● Extrait choisi
════════════════════
• photo Pierre Ahnne« Je ne crois pas aux biographies, qui sont des reconstitutions figées de ce qui, en réalité, est insaisissable », disait Stéphane Lambert au cours de l'entretien qu’il a accordé, en 2014, à ce blog. Et d’ajouter : « C’est justement à cause de ma méfiance à l’égard des biographies que j’écris sur d’autres artistes ». Il annonçait aussi son intention de se lancer dans un cycle sur des écrivains, « en commençant par Nathaniel Hawthorne ». En fait, ç’aura d’abord été Beckett (Avant Godot, Arléa, 2016). Puis ce seront Hawthorne et Melville. Et, en fin de compte, plutôt Melville.

     

    Leur relation est un épisode bien connu dans l’histoire des lettres américaines. Quand ils se rencontrent, en 1850, celles-ci n’en sont qu’à leurs débuts. Le succès de La Lettre écarlate vient de placer Hawthorne en tête de ces écrivains qui commencent à donner aux  États-Unis leur indépendance littéraire par rapport à l’ancien colonisateur anglais. Melville, plus jeune de quinze ans, n’a publié que quelques récits d’aventures, très remarqués. Il a déjà en tête l’idée d’une histoire de baleine…

     

    Promenades croisées

     

    Même s’ils vont être voisins pendant un certain temps, ils ne se verront au total qu’assez peu. Leurs rapports gagneront en intensité par l’effet de la distance, de la correspondance, de l’exaltation du plus jeune, dont nous avons les lettres sans disposer de celles de l’aîné. Suivons les quatre parties du livre de Lambert… Été : nos deux héros escaladent de conserve Monument Moutain (Massachusetts) et font connaissance. Automne : ils devisent en se promenant autour d’un lac. Hiver : chacun reste chez soi ; neige ; Melville travaille à Moby Dick. Hors-saison (des années plus tard) : ils marchent ensemble le long de la mer et tirent, chacun à sa façon, le bilan d’une histoire manquée.

     

    La logique de la « déambulation », revendiquée, habite et anime un texte qui avance lui-même par circulation et approfondissement plutôt que selon une progression linéaire. Circulation d’abord d’un personnage à l’autre. « Au départ (…) c’était à Hawthorne que je m’identifiais », écrit l’auteur. Mais il glissera à Melville tandis que le trajet des deux carrières s’inverse : Hawthorne devenant écrivain officiel et oubliant un peu la fièvre créatrice qui l’animait, alors que l’échec de Moby Dick constitue pour Melville le début d’une descente dans la solitude et l’oubli, d’où ne le tirera qu’une gloire posthume.
════════════════════
● Données fournies
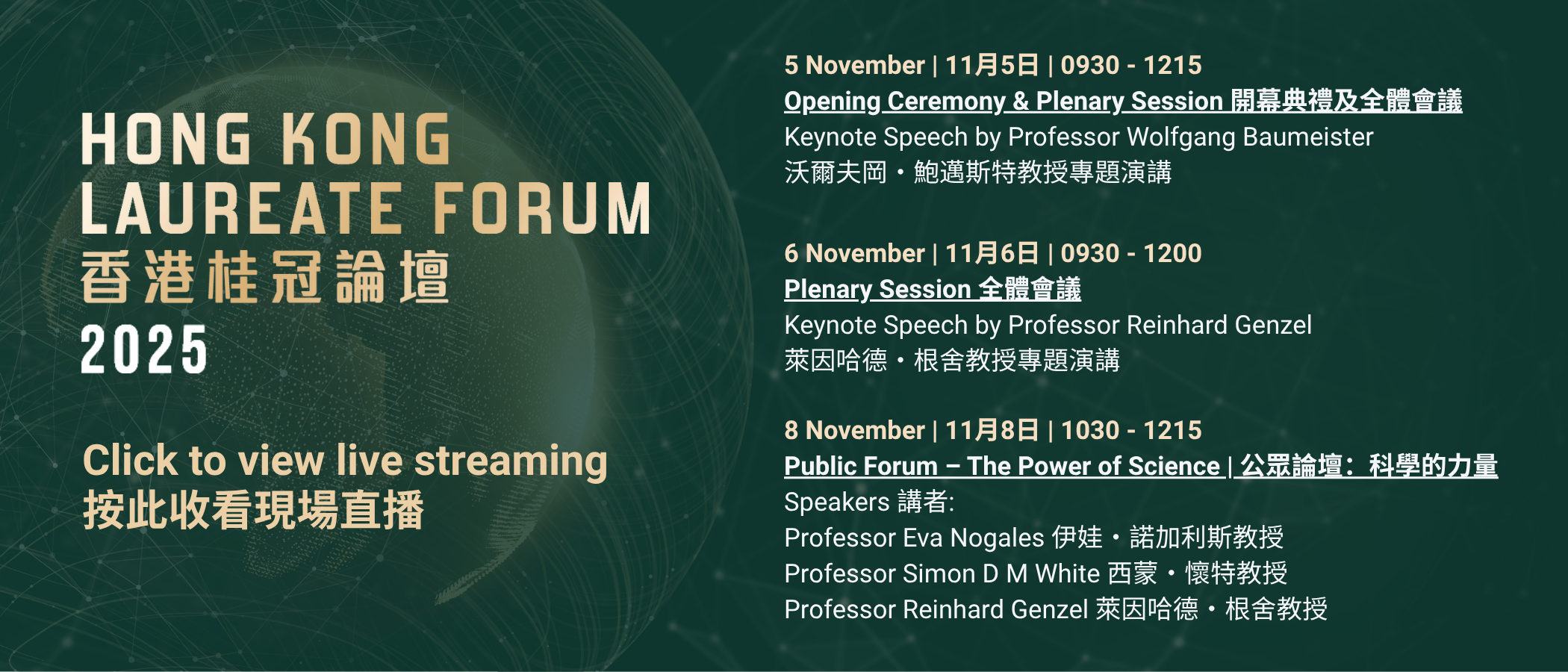 HONG KONG LAUREATE FORUM
香港桂冠論壇
2025

Click to view live streaming
按此收看現場直播

5 November | 11月5日 | 0930 - 1215
Opening Ceremony & Plenary Session 開幕典禮及全體會議
Keynote Speech by Professor Wolfgang Baumeister
沃爾夫岡・鮑邁斯特教授專題演講

6 November | 11月6日 | 0930 - 1200
Plenary Session 全體會議
Keynote Speech by Professor Reinhard Genzel
萊因哈德・根舍教授專題演講

8 November | 11月8日 | 1030 - 1215
Public Forum – The Power of Science | 公眾論壇：科學的力量
Speakers 講者:
Professor Eva Nogales 伊娃・諾加利斯教授
Professor Simon D M White 西蒙・懷特教授
Professor Reinhard Genzel 萊因哈德・根舍教授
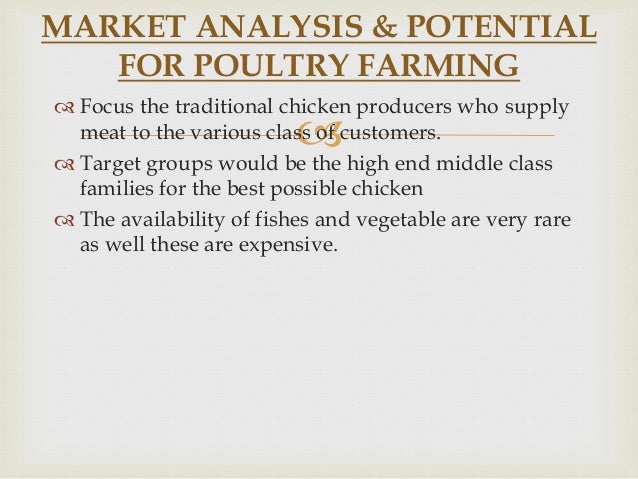 MARKET ANALYSIS & POTENTIAL FOR POULTRY FARMING

Focus the traditional chicken producers who supply meat to the various class of customers.

Target groups would be the high end middle class families for the best possible chicken

The availability of fishes and vegetable are very rare as well these are expensive.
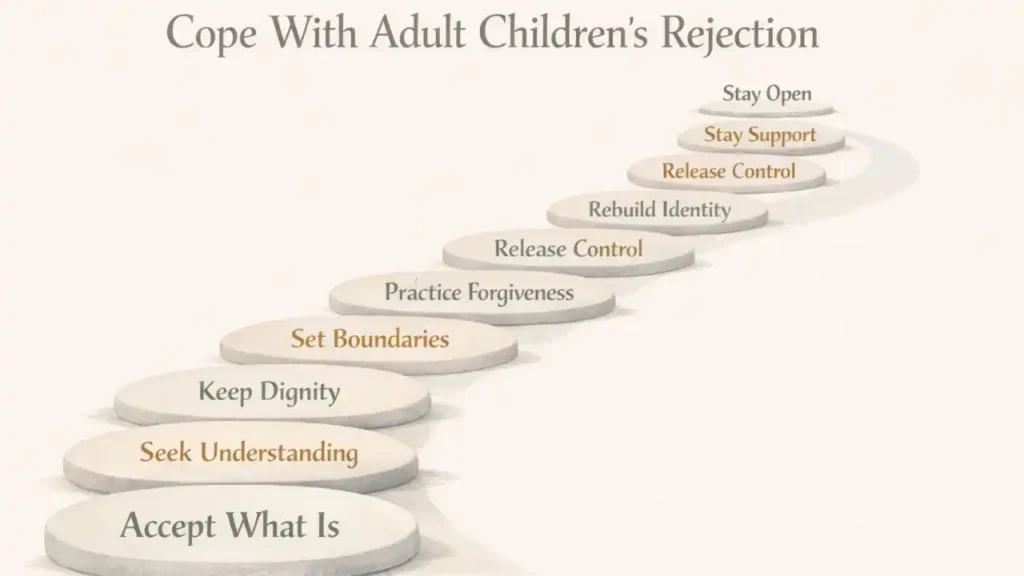 Cope With Adult Children's Rejection

Stay Open

Stay Support

Release Control

Rebuild Identity

Release Control

Practice Forgiveness

Set Boundaries

Keep Dignity

Seek Understanding

Accept What Is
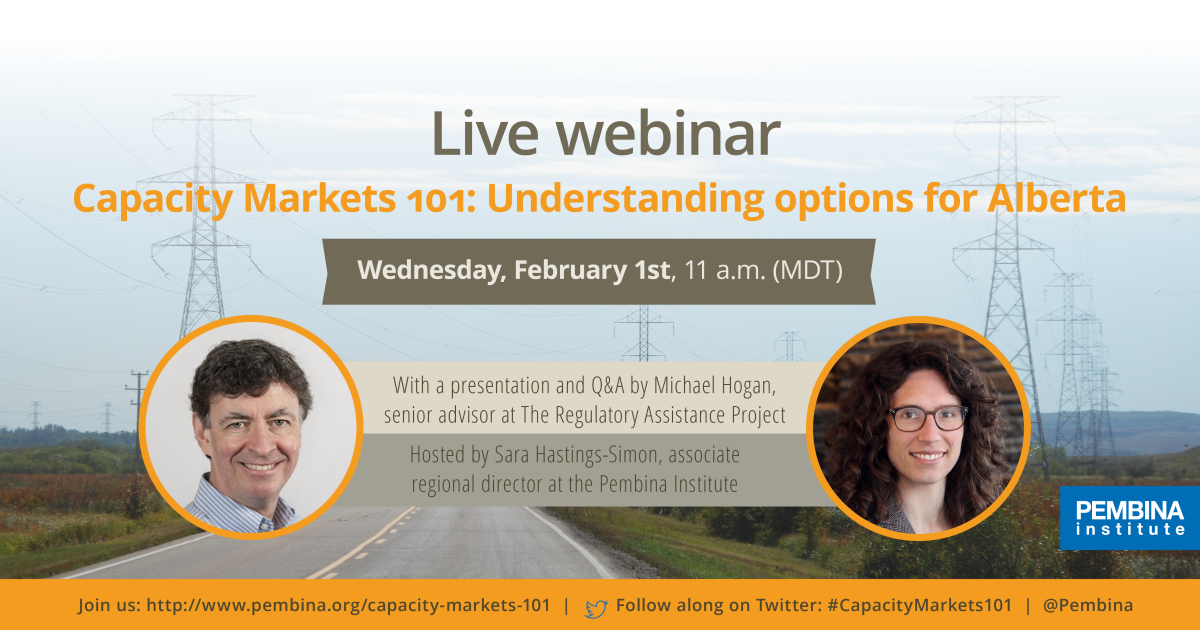 Live webinar

Capacity Markets 101: Understanding options for Alberta

Wednesday, February 1st, 11 a.m. (MDT)

With a presentation and Q&A by Michael Hogan, senior advisor at The Regulatory Assistance Project

Hosted by Sara Hastings-Simon, associate regional director at the Pembina Institute

PEMBINA institute

Join us: http://www.pembina.org/capacity-markets-101 | Follow along on Twitter: #CapacityMarkets101 | @Pembina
════════════════════
● Consignes
• A. Reproduisez le passage de l'article sur Hawthorne et Melville qui s'ouvre sur les mots contenant « Même s’ils vont » et se clôt sur « d’une histoire manquée. ».
• B. D'après l'article sur Hawthorne et Melville, en quelle année les deux écrivains se rencontrent-ils ?

● Vos réponses
• A.
Même s’ils vont être voisins pendant un certain temps, ils ne se verront au total qu’assez peu. Leurs rapports gagneront en intensité par l’effet de la distance, de la correspondance, de l’exaltation du plus jeune, dont nous avons les lettres sans disposer de celles de l’aîné. Suivons les quatre parties du livre de Lambert… Été : nos deux héros escaladent de conserve Monument Moutain (Massachusetts) et font connaissance. Automne : ils devisent en se promenant autour d’un lac. Hiver : chacun reste chez soi ; neige ; Melville travaille à Moby Dick. Hors-saison (des années plus tard) : ils marchent ensemble le long de la mer et tirent, chacun à sa façon, le bilan d’une histoire manquée.

• B. Ils se rencontrent en 1850.